# PASSAGE FOR REVIEW
+---+
2. uneven wall from smoothing the old finish (too much mud overall) had to sand and back cut all the trim
3. warping of the wood-should have used mdf but I don't like how soft it is at door corners but learned lesson
4. many many many cuts for all the corners and odd shapes I have here.

What I'm saying is there is and was and still is a lot of gaps that I had to resolve sanding the mud off sanding the wood, cutting the wood, scribing the wood etc... some spots I had to use screws and counter sink them in then fill 2xs and sand again etc. so 1k might take a pro 1-3 days it's taken me longer since I'm learning as I go and I'm a perfectionist.

Good luck....


----------



## layryan88

wow 1000 for 200 ft is high but i would go with the guy that is brushing because any painter that know what they are doing would not try to spray that.


----------



## Oden

mathdan said:


> We just installed a new wood floor and will be installing 4 inch white baseboard. The baseboard we have picked out is preprimed and I think it is MDF. We will be painting it white (swiss coffee). One guy has said the best way is to spray the paint after the baseboards are installed. He will caulk the boards, fill the nailholes, then spray. Another has said that it is best to brush the boards because if we spray and later (a few years down the road) want to touch up areas because of marks or scratches, the brushed on touchups will not match the original spray. To be honest, I'm not sure how often we would "touch up" the boards as that does not seem to be something that we really notice too much after all of the furniture goes in.
+---+
# DATA BELOW
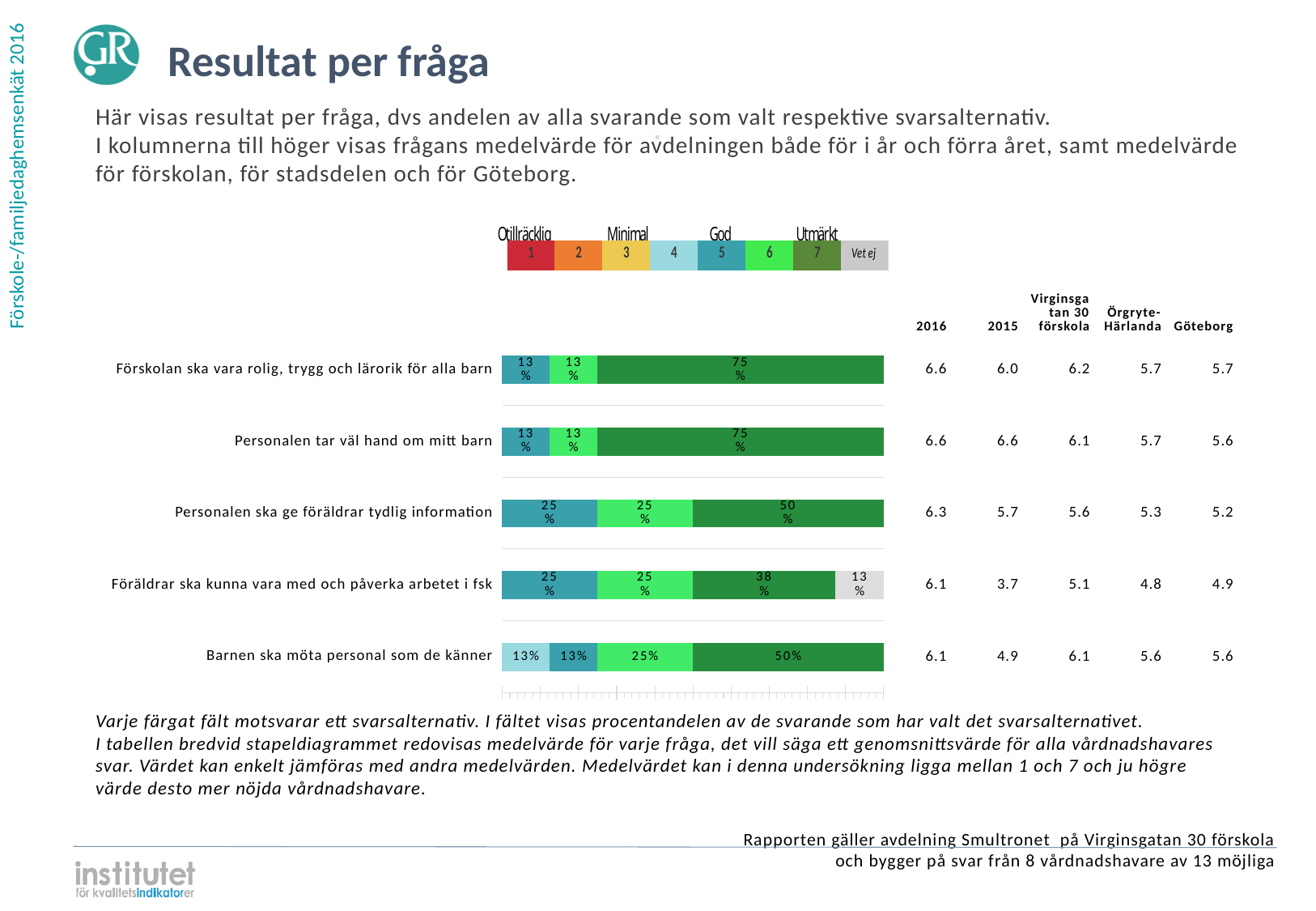
What is the share of the dark green (7) segment for 'Barnen ska möta personal som de känner'? 50% What is the Göteborg mean value for 'Personalen tar väl hand om mitt barn'? 5.6 What is the 2016 mean value for 'Personalen ska ge föräldrar tydlig information'? 6.3 Which question has the largest share of respondents giving the highest rating (7)? Förskolan ska vara rolig, trygg och lärorik för alla barn (tied with Personalen tar väl hand om mitt barn) What percentage of respondents chose the highest rating (7, dark green) for 'Förskolan ska vara rolig, trygg och lärorik för alla barn'? 75% What is the 2015 mean value for 'Föräldrar ska kunna vara med och påverka arbetet i fsk'? 3.7 How many questions (categories) are shown in the bar chart? 5 Which is larger for 'Barnen ska möta personal som de känner': the 2016 mean or the 2015 mean? 2016 mean (6.1) What kind of chart is used to show the share of respondents per answer alternative? Stacked bar chart How many entries does the colour legend above the chart list? 8 What is the difference between the dark green (7) share for 'Personalen ska ge föräldrar tydlig information' and for 'Föräldrar ska kunna vara med och påverka arbetet i fsk'? 12 percentage points What percentage of respondents answered 'Vet ej' for 'Föräldrar ska kunna vara med och påverka arbetet i fsk'? 13%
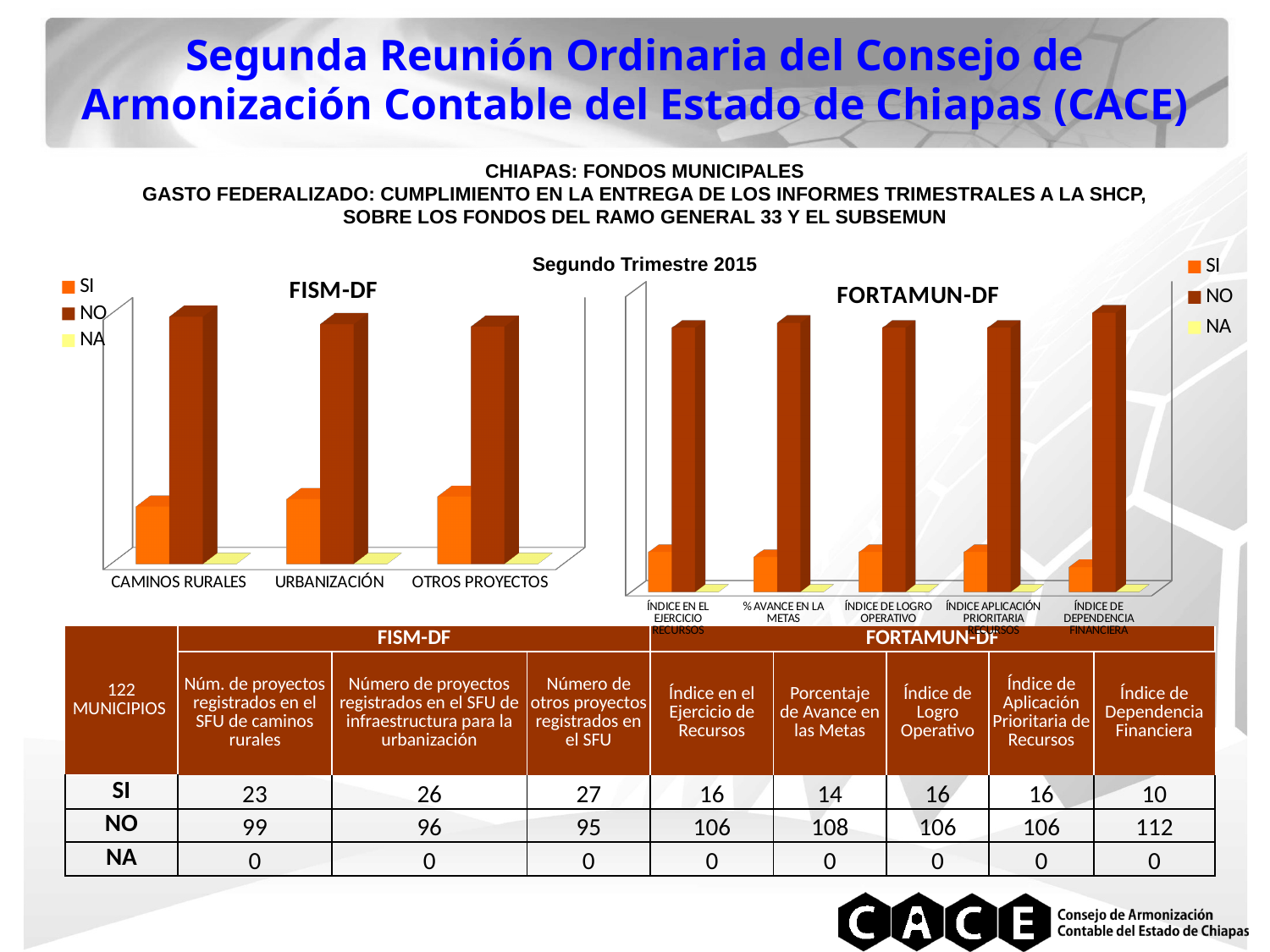
In the FORTAMUN-DF chart, which category has the lowest SI value? ÍNDICE DE DEPENDENCIA FINANCIERA In the FISM-DF chart, what is the difference between the NO and SI values for CAMINOS RURALES? 76 In the FORTAMUN-DF chart, what is the NA value for ÍNDICE DE LOGRO OPERATIVO? 0 How many categories are shown on the x axis of the FISM-DF chart? 3 How many series does the legend of the FISM-DF chart list? 3 What kind of chart is the FISM-DF chart? bar chart In the FORTAMUN-DF chart, what is the NO value for ÍNDICE DE DEPENDENCIA FINANCIERA? 112 How many categories are shown on the x axis of the FORTAMUN-DF chart? 5 In the FISM-DF chart, what is the SI value for CAMINOS RURALES? 23 What is the title of the chart on the right side of the slide? FORTAMUN-DF In the FISM-DF chart, what is the NO value for OTROS PROYECTOS? 95 In the FISM-DF chart, which series is larger for URBANIZACIÓN, SI or NO? NO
+---+
Translate this sentence from the forum thread on painting baseboard into Spanish: "One guy has said the best way is to spray the paint after the baseboards are installed."

Un tipo ha dicho que la mejor manera es aplicar la pintura con pistola después de instalar los zócalos.